"Pedagogía, narrativa y deporte", por Jimena Néspolo
Segundos afuera, Martín Kohan. Sudamericana, Buenos Aires, 2005. 240 págs. Museo de la revolución, Martín Kohan. Mondadori, Buenos Aires. 192 págs.
(Reseña publicada originariamente en la revista Quimera, Nro.288, Barcelona, Noviembre 2007)

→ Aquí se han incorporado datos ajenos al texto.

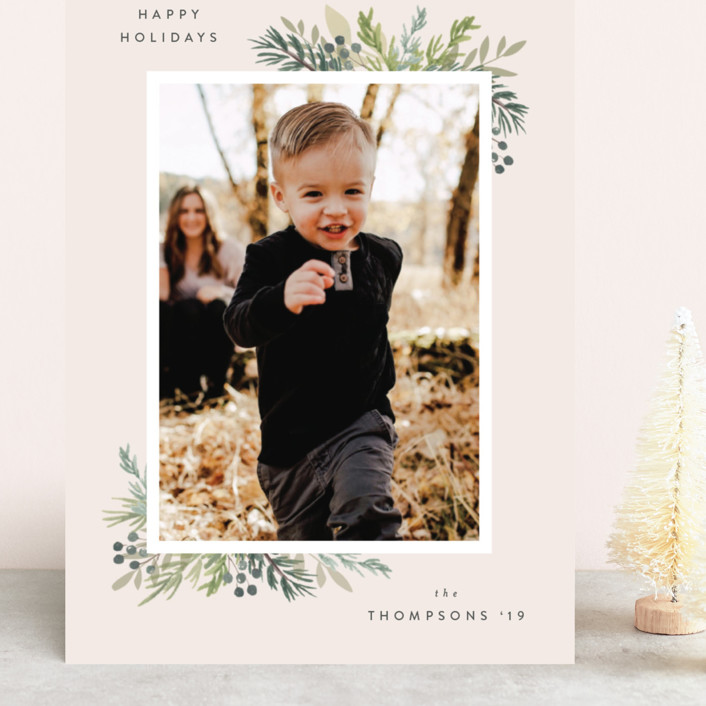 """""""Natural Foliage"""" - Grand Holiday Cards in Petal by Itsy Belle Studio."""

En los textos de Martín Kohan hay un preocupación –a mi entender– central. Recordemos que, con apenas cuarenta años, este escritor ha desarrollado hasta el momento una extensa producción. Ha publicado seis novelas: La pérdida de Laura (1993), El informe (1997), Los cautivos (2000), Dos veces junio (2002), Segundos afuera (2005), Museo de la revolución (2006); dos libros de cuentos: Muero contento (1994), Una pena extraordinaria (1998); y tres libros de ensayo: Imágenes de vida, relatos de muerte (1998), Zona urbana. Ensayos de lectura sobre Walter Benjamin (2004) y Narrar a San Martín (2005). Esa preocupación que, con variaciones, se formula a lo largo de sus libros podría quizá resumirse –a partir de una lectura atenta de Segundos afuera– en la siguiente pregunta: ¿Cómo conciliar narrativamente los nodos conceptuales pertenecientes a la “alta cultura” junto a los grandes fenómenos de identificación y movilización de “masas”? Subrayemos que lo masivo, aquello que luego cristaliza significados en el “mito”, es de por sí para Kohan altamente atractivo –ya sea como problema a razonar en sus ensayos (“Eva Perón”, “San Martín, el padre de la patria”) o como eje temático a abordar en sus ficciones (fútbol y deportes, la heroicidad, la praxis revolucionaria en una coyuntura política dada, etc.).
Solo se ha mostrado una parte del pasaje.